Mads Gilbert has at times been a controversial figure, often the target for attack by supporters of Israel. (Indeed Israel banned him for life from entry to Gaza in October 2014 for security reasons). They argue that Hamas had a headquarters under Al Shifa. Dr Gilbert hits back that “these allegations from Israel about Shifa are old and never proven. I have never seen any traces of a headquarters, nor firing from Shifa”. He sticks rigidly to the Fourth Geneva Convention and that he “would have quit if any signs or proofs of breaches of international law was evident to me”. As yet Israel has not produced any evidence that proves Shifa hospital was used by Hamas, although there were myriad claims even in 2009. Who knows if it is true, it is just a claim, but it should not diminish from the bravery and dedication of the health workers inside.
Night in Gaza is not the definitive account of that 51-day conflict in the summer of 2014. It does not pretend to be. As an insight into the struggles of the health sector, it is first-class although other works are required reading for a full picture. But it is both a record and a reminder. If pasted together with other testimonies and evidence including from Israeli soldiers themselves, it highlights just how much Israel’s leaders have to answer for. Once again Dr Gilbert has reinforced his inestimable work as a physician with this simple but damning work. Let us hope he does not have to repeat the dose in 12 months’ time.

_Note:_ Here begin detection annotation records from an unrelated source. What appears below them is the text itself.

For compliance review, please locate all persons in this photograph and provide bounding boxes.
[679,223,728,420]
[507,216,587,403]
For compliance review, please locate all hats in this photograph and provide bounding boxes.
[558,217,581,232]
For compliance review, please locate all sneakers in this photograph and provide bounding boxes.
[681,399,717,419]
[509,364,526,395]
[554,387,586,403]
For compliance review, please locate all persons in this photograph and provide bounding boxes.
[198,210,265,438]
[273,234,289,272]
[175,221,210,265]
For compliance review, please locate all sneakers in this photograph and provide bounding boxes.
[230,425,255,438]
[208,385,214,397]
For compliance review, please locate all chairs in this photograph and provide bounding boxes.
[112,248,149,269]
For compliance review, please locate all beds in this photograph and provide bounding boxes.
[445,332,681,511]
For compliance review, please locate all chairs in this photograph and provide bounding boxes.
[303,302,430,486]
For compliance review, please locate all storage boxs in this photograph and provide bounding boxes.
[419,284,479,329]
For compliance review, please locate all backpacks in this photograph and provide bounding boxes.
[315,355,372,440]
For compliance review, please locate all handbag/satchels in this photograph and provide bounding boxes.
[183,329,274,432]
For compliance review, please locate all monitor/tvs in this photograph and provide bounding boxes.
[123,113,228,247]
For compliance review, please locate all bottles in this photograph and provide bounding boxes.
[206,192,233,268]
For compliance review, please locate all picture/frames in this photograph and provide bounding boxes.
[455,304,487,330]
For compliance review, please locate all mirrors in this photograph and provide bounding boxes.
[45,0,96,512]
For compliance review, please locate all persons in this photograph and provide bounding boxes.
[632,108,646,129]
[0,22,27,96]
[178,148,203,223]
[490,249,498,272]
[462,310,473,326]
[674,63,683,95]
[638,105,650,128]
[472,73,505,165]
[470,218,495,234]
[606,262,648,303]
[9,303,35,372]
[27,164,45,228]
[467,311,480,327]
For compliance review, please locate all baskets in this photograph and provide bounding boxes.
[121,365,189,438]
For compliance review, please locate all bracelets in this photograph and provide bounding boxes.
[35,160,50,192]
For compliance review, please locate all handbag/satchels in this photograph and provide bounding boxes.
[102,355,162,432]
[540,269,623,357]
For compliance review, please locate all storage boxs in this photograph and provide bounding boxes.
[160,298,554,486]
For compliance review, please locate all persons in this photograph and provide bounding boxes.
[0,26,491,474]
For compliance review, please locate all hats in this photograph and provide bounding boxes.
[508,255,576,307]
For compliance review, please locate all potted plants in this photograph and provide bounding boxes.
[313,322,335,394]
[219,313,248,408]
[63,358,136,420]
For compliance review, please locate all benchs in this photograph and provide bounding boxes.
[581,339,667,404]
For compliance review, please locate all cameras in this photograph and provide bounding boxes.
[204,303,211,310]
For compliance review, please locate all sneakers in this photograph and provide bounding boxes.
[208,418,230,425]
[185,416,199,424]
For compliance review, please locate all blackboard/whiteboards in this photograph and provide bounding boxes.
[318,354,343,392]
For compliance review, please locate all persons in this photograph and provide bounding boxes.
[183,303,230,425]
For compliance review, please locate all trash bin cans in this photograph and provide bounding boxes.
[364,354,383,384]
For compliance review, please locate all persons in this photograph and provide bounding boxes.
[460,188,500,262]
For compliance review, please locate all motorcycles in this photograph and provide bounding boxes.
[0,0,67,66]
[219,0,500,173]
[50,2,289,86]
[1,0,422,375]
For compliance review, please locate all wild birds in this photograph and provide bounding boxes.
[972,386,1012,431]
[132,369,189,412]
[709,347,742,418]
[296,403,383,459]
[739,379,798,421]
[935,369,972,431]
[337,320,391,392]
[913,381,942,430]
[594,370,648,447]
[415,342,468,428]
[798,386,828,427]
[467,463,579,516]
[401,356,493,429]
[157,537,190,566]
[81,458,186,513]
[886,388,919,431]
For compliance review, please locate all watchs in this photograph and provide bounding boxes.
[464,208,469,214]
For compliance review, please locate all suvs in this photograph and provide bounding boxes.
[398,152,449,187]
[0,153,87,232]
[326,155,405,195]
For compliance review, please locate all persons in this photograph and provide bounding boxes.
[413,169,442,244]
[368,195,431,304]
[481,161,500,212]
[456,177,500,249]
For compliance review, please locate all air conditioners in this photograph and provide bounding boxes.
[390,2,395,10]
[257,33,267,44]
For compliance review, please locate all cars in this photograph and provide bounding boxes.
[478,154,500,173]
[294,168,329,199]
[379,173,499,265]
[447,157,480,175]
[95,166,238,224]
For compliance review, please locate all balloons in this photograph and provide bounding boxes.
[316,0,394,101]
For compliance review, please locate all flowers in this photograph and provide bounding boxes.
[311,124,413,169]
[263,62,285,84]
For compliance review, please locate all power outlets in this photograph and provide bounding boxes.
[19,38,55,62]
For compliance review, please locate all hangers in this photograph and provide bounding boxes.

Perhaps appropriately it is a Palestinian who has the afterword in the form of the journalist Mohammed Omer. “A nation which can recycle old spent missiles into flower pots, for buds to bloom in, shows constancy in its dedication to resilience and optimism.”
- Chris Doyle is the director of Council for Arab-British Understanding. As the lead spokesperson for CAABU and as an expert on the region, he is a frequent commentator on TV and radio and gives numerous talks around the country on issues such as the Arab Spring, Libya, Syria, Palestine, Iraq, Islamophobia and the Arabs in Britain.